And the thing is, for once they are probably correct that it imperils national security for everyone to know what a bunch of sickos they are.

Not if you're George W. Bush and Dick Cheney, if you're those guys you adopt the legal reasoning and move on to the torturing.

And if you're the University of California at Berkeley, you let him educate a generation of young lawyers.

Matt,

Your rendering makes it sound like Yoo just sort of came up with this memo on his own initiative and Bush et al took it up. On the contrary, Woo was the admin's point man in the OLC from september 11th onward; and they routinely asked him to legally justify programs and practices where Congress wouldn't; and it wasn't until Jeff Goldberg came into the OLC and refused to say the Geneva conventions didn't apply to Iraqis that there was any pushback from Justice on torture.

You should watch Frontline's "Cheney's War" on this subject.

I just loves me the idea that if you can get some flunky to give you cover that what you do isn't wrong.

Man, where was this notion when I was young and irresponsible?

I really don't think the subordinate showed up in anyone's office unsolicited. It seems far more likely that the bosses asked their staff for a plausible-sounding memo justifying what they had already decided to do (or were already doing). Yoo was just the right sadistic sociopath in the right place at the right time.

- Work to be completed:
In the comments about the torture memo above, copy out word for word the stretch that begins with "You should watch" and ends after "the right time.".

- Data provided:
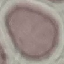 Result: no malaria parasites detected. Acquired by smartphone through the microscope eyepiece. Cell patch, automatically extracted from a larger field of view and resized to 64 × 64 pixels. Giemsa stain. Thin blood smear.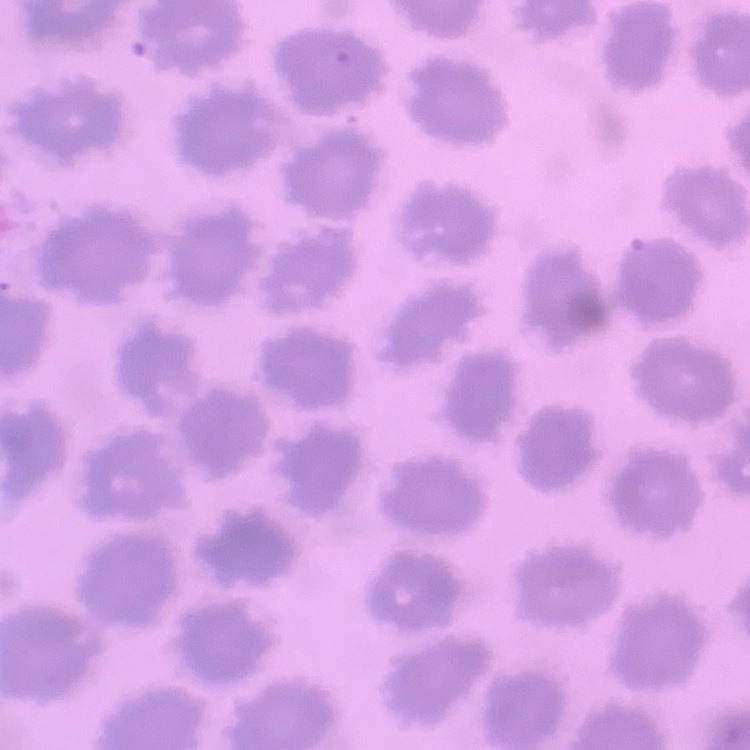 The erythrocytes exhibit no rouleaux formation. Field's or Giemsa stain. Thin peripheral smear. Square crop of a larger photomicrograph.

- The completed task:
You should watch Frontline's "Cheney's War" on this subject.

I just loves me the idea that if you can get some flunky to give you cover that what you do isn't wrong.

Man, where was this notion when I was young and irresponsible?

I really don't think the subordinate showed up in anyone's office unsolicited. It seems far more likely that the bosses asked their staff for a plausible-sounding memo justifying what they had already decided to do (or were already doing). Yoo was just the right sadistic sociopath in the right place at the right time.